§ 課題の目的
提示文によれば、呉昇桓はシーズン99試合目で27セーブを挙げ、誰のどの記録に並びましたか。

──────── 提示文

<阪神5-4広島>◇9日◇京セラドーム大阪

 予想外の出番にも動じない。阪神の守護神呉昇桓が貫禄の投球でまた1つ、セーブを刻んだ。シーズン99試合目で27セーブをマーク。98年にリベラが記録した球団外国人最多セーブに早くも肩を並べた。

 「点差がどうなるか分からないし、常に行ける準備をしていた」

 8回の守備が始まる時点では4点のリード。それでも呉昇桓は出番に向けてのルーティンを黙々とこなしていた。先頭堂林を1球で打ち取ると、8番会沢にはカウント2-2から直球勝負。鶴岡の構えたミットとは逆球だったが関係ない。内角高めの149キロで空振り三振を奪った。2死一塁で迎えた途中出場の小窪には一転、変化球勝負を選択。2つ目の空振り三振を奪い、粘る広島を振り切った。勝負どころで直球も変化球も両方を信じられる。しっかりした準備が決め球の選択肢を広げ、勝利をたぐり寄せた。

────────────────
──────── 抽出資料

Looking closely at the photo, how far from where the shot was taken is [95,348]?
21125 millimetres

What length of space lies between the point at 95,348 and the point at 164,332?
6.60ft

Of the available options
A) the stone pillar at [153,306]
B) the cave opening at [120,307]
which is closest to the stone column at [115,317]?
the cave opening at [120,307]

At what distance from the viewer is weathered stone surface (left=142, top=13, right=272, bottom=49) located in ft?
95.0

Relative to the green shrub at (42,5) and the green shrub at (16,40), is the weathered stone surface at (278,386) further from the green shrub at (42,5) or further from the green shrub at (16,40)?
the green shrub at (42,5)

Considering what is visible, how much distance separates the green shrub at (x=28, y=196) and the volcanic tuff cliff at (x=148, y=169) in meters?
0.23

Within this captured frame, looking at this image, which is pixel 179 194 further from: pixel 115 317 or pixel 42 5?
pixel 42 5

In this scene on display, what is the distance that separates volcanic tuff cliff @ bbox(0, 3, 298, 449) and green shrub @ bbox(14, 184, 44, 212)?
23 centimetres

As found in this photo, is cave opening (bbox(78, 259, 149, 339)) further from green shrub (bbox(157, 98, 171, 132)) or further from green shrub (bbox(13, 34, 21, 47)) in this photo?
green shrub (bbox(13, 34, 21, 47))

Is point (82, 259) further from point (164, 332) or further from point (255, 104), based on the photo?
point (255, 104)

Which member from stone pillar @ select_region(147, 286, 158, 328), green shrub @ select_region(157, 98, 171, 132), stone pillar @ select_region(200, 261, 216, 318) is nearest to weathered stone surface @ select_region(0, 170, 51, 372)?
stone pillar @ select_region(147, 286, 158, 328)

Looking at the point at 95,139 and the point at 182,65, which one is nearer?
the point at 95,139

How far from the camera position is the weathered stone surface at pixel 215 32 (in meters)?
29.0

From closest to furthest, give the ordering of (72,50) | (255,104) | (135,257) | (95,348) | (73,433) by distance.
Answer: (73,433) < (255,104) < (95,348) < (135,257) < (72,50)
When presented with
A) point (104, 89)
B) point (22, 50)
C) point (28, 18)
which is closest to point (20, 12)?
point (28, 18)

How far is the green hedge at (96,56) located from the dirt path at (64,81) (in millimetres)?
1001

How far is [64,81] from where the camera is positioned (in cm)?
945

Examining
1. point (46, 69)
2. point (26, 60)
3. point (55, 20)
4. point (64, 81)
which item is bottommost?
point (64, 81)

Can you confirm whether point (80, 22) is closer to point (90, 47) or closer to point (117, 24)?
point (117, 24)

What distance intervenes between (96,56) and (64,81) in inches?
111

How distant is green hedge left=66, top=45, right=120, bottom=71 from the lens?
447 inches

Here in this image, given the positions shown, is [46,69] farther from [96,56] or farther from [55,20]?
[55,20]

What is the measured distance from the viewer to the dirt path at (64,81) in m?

────────────────

§ 解答例
98年にリベラが記録した球団外国人最多セーブの記録です。